SN 977: A Large Language Model in Every Pot

Beep boop - this is a robot. A new show has been posted to TWiT…

What are your thoughts about today’s show? We’d love to hear from you!

I haven’t got to the part about Microsoft Recall yet, but posting this here for relevance. I’m assuming that Steve is reacting to the story about someone hacking a version of Recall to work on a non-compatible machine (as there aren’t any compatible machines currently on the market).

I’m posting this now as a marker, as I usually hear these stories on the move and by the time I get somewhere, where I can write a reply, I’ve forgotten what I wanted to say. I’ll update the post with any relevant comments, once I’ve heard Steve’s take on the story.

Paul’s point is, that this is a hacked version not running on secured hardware, so the results are pretty irrelevant at the current time, as the software is designed to run on a secured device, with per-user encrypted storage… It is something Microsoft needs to address, mainly to stop wild speculation, until Recall can actually be run properly configured.

Edit: One thing Steve mentioned was that the data would be backed up in the cloud, on OneDrive. Microsoft has explicitly stated that this is not the case. If you lose your PC, set up a new PC or re-install the existing PC, there is no way to get the Recall data from that original installation on another device or the re-installed version of Windows. At least with the current version.

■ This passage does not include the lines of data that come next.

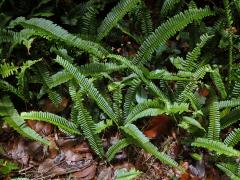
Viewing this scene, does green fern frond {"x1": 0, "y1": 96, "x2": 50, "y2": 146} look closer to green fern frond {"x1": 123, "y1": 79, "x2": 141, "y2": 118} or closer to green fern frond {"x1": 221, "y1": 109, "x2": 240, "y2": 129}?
→ green fern frond {"x1": 123, "y1": 79, "x2": 141, "y2": 118}

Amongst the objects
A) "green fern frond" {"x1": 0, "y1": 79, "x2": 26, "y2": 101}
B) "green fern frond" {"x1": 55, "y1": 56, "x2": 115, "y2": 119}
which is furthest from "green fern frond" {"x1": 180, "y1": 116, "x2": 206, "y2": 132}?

I suspect in the long run, Microsoft will try and do something along those lines, but given most users have 5GB of OneDrive storage, it would be a non-starter. Obviously, if the user is using a different cloud service, they could opt to back up the data themselves, but they would be copying an encrypted blob and would need to extract the key from the Pluton chip, which is by design impossible, at least in theory.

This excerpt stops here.